Another parish’s “Ambassador Program” consists of a group of volunteers who are assigned to parents when they present their child for Baptism. The Ambassadors follow that family through Confirmation. Meeting with the family on a regular basis and encouraging them, offering materials, and staying in touch results in a sort of mentoring program to that family to help their faith formation.

The Archdiocese needs a universal program for all Religious Education and Sacramental programs whether the program is done as part of a Catholic school program or as a religious education program for non‐Catholic school students. All sacramental programs must require Mass participation in order to develop appropriate behavior during liturgy. Mass attendance could be monitored by a “Mass pass” received by the student from the priest at the conclusion of the Mass. This universal program would include some mandatory parent participation whether its parent workshops, parent meetings, retreats, side by side classroom participation or homework/reflections that would keep parents connected to the course of study and extend the experience at home with their children.

Some parishes have offered various opportunities to assist parents to help them avoid frustration and being hesitant in sharing the faith with their child(ren). In addition to their physical presence at gatherings, opportunities must include 21st century communication. This communication includes website information including, interactive websites, blogs, Facebook, twitter, CDs and DVDs. Of course, traditional printed materials and resources should also be made available.

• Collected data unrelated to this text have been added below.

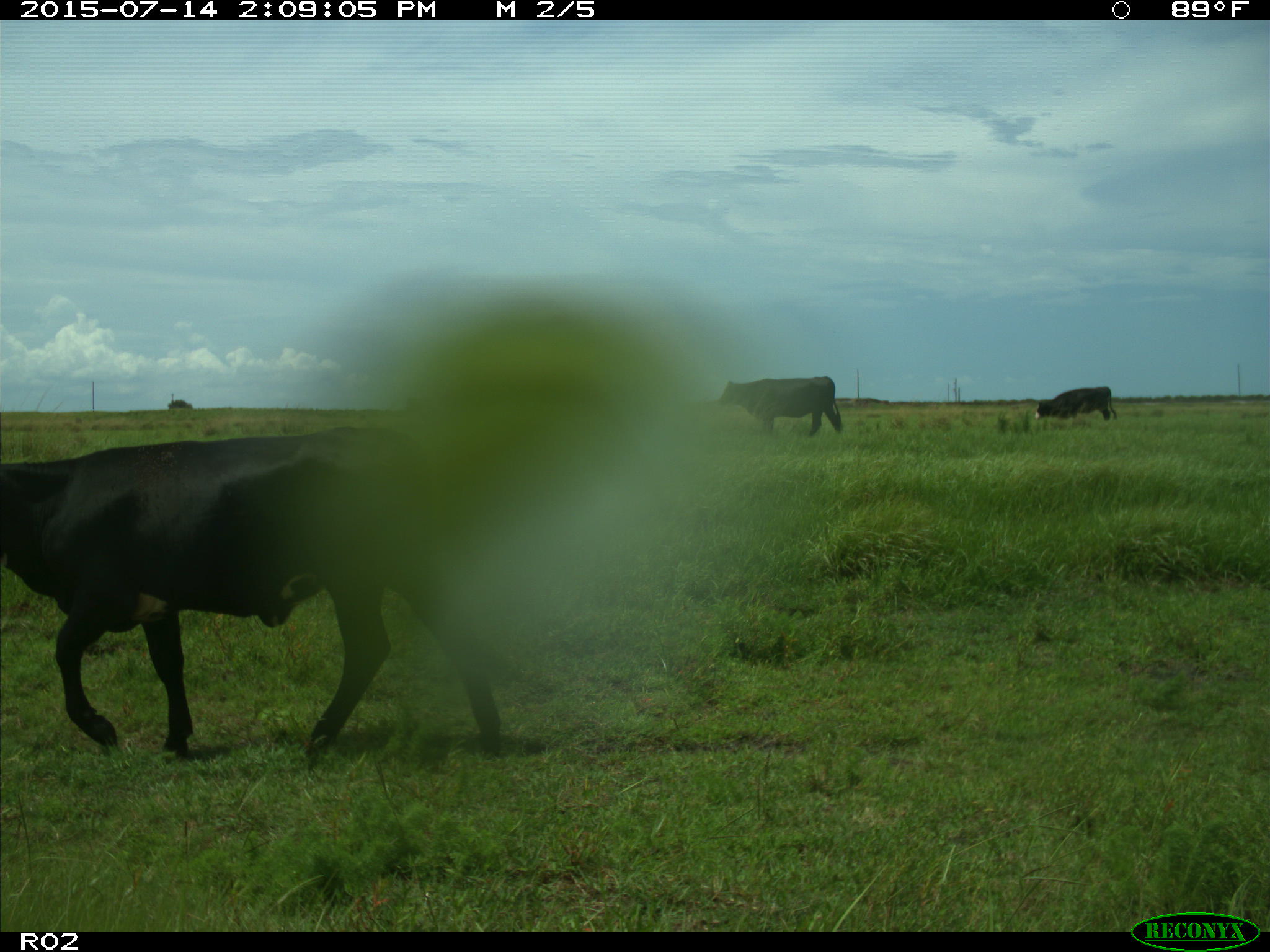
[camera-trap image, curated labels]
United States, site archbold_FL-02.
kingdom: Animalia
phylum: Chordata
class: Mammalia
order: Artiodactyla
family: Bovidae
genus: Bos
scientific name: Bos taurus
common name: domestic cow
Bos taurus (domestic cow).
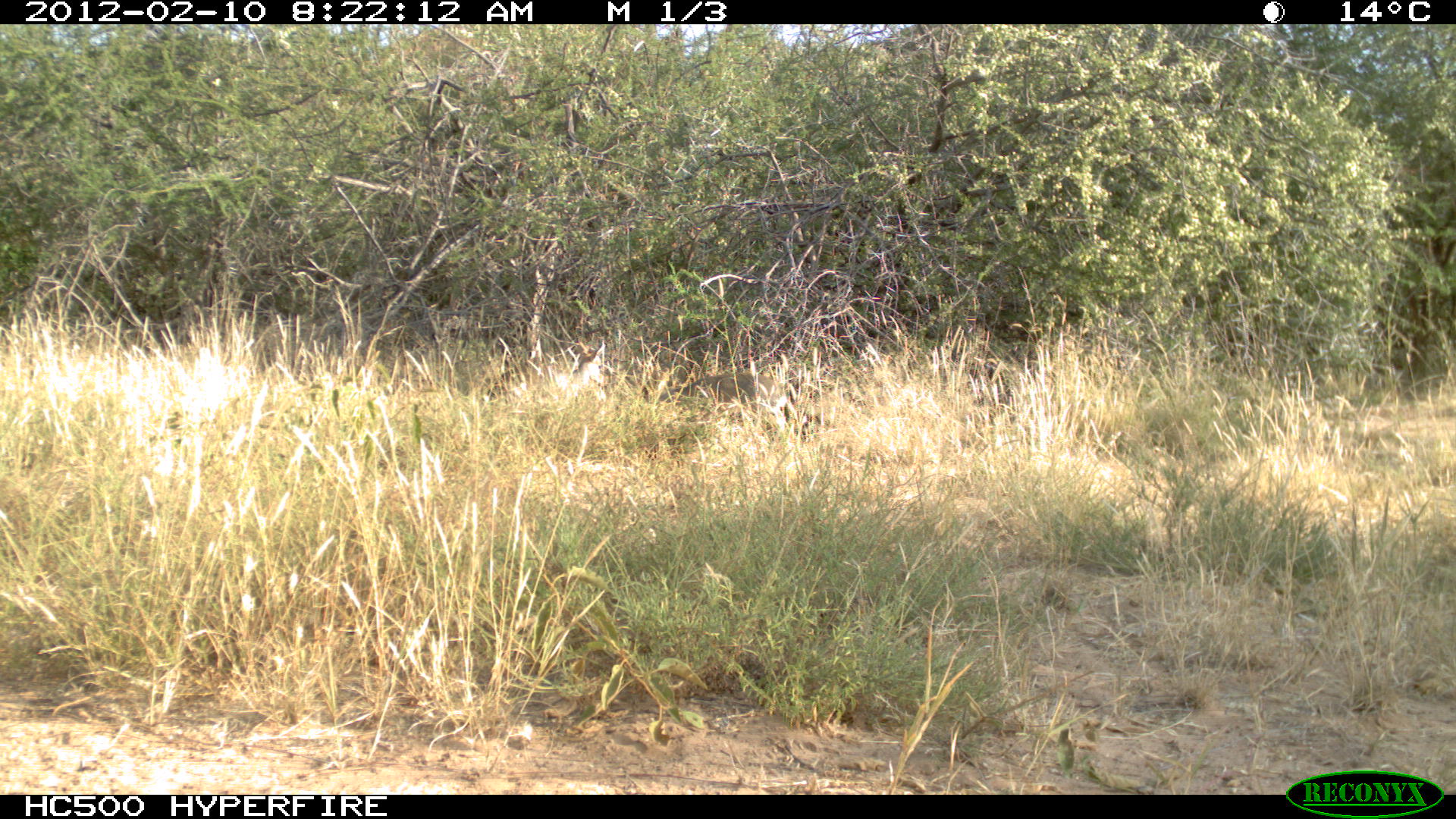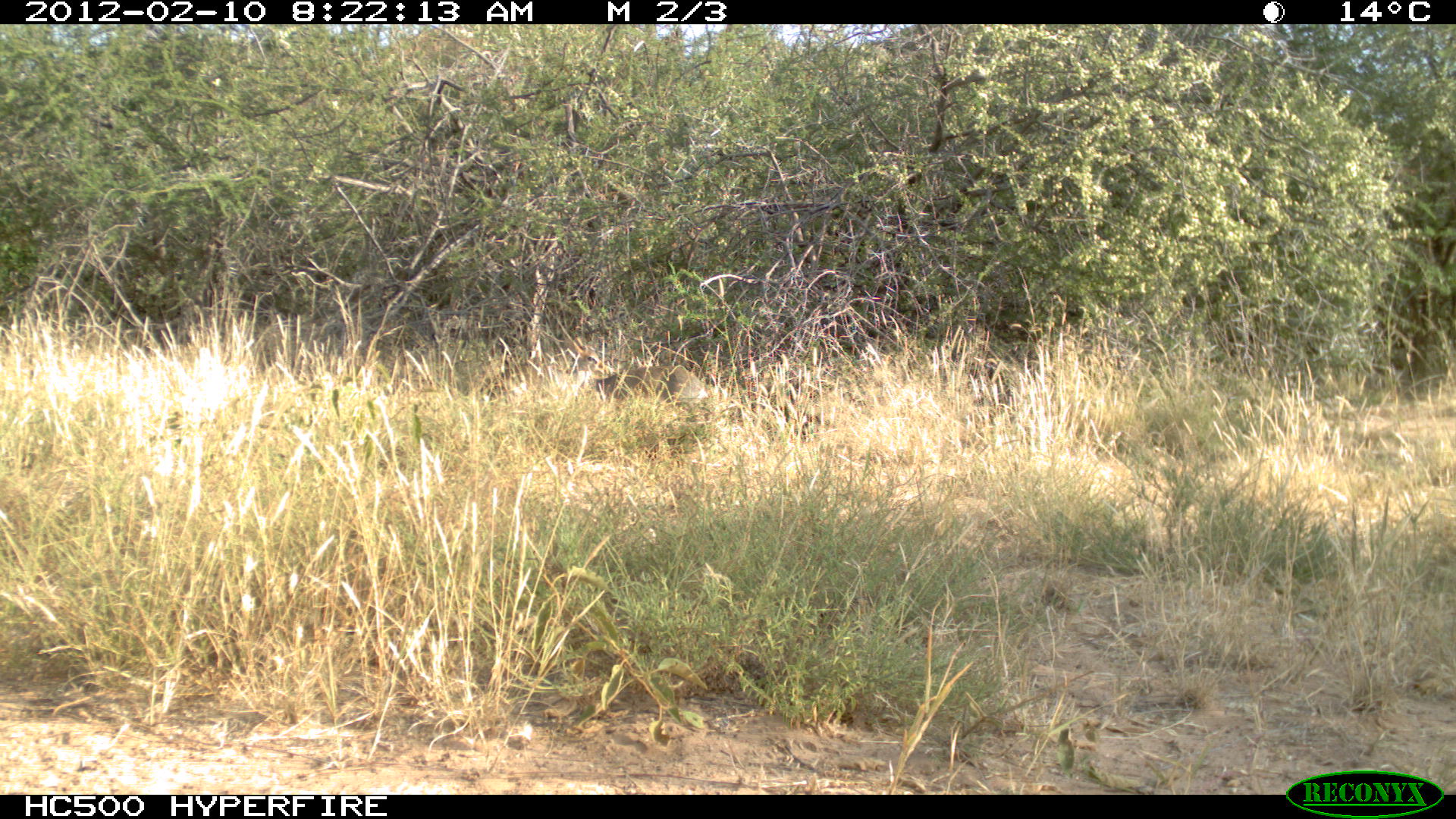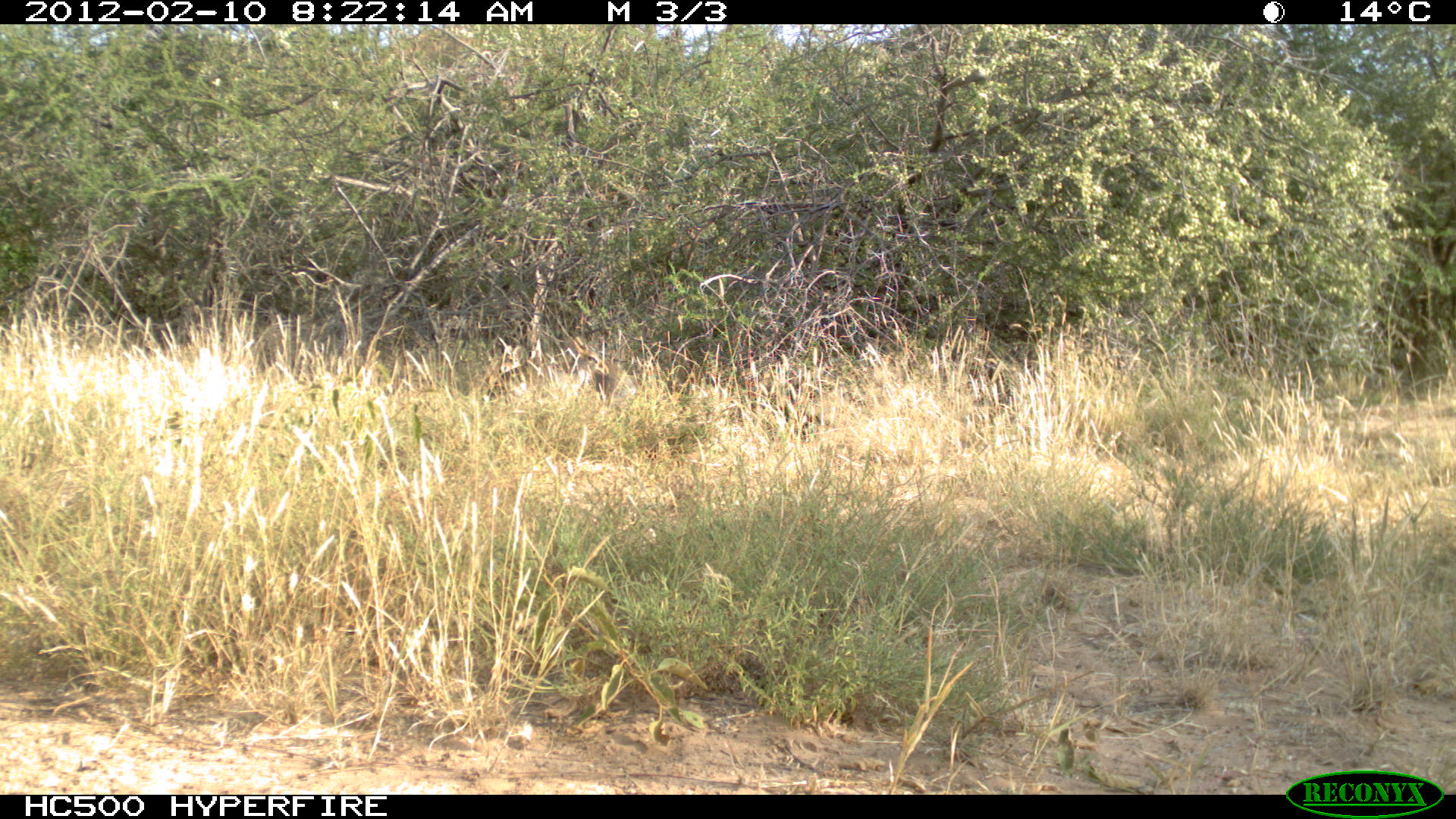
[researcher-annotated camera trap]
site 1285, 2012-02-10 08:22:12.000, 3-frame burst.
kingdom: Animalia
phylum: Chordata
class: Mammalia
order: Artiodactyla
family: Bovidae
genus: Madoqua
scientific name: Madoqua guentheri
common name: günther's dik-dik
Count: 2.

Extended Family and Parish Community Support

Extended family and Parish Community support can offer intergenerational opportunities to help parents raise their children in the Catholic faith. In addition to grandparents supporting their own grandchildren’s faith preparation, parishes could establish a Grandparent’s mentor program similar to Big Sisters/Big Brothers. The second Sunday in September is Grandparents Day. Use that holiday designation as an opportunity for Grandparents to befriend parish families who may not have grandparents or grandparents in the area. Use a hospitality weekend as an opportunity to unite family units together.

The broader parish community can reach out to parents about the sacramental programs with a telephone calling program. A parishioner volunteer can telephone and ask parents “How is it going?” “Are you satisfied with what your child is learning?” If the parent is unsure s/he can be asked “What can we do to help you as well?” Church staff can follow‐up in an appropriate manner.

Instead of the parishioners only hearing an audio of the Cardinal at the Annual Catholic Appeal, the Cardinal should prepare an additional three messages each year focusing on Reconciliation, First Holy Communion and Confirmation. The three annual audios could then be played according to the individual Parish’s sacrament schedule. The audio message would be played at all parish Masses so that the congregation would have a heightened awareness of the sacraments. Homilies and bulletin articles about the upcoming sacramental schedule should be encouraged. Listing the names of sacramental recipients in the bulletin should also be encouraged. One to two weeks after the children have received a sacrament, the children and their parents should be recognized from the pulpit to stand at their place and have a round of applause by the congregation. Hospitality could follow each Mass so that the parish can affirm their support for the receipt of the sacrament.

It’s only as an Archdiocese working together among clergy, staff and laity that children of the 21st century will deepen the conviction of their Catholic faith to better empower them to pass on their legacy to their children.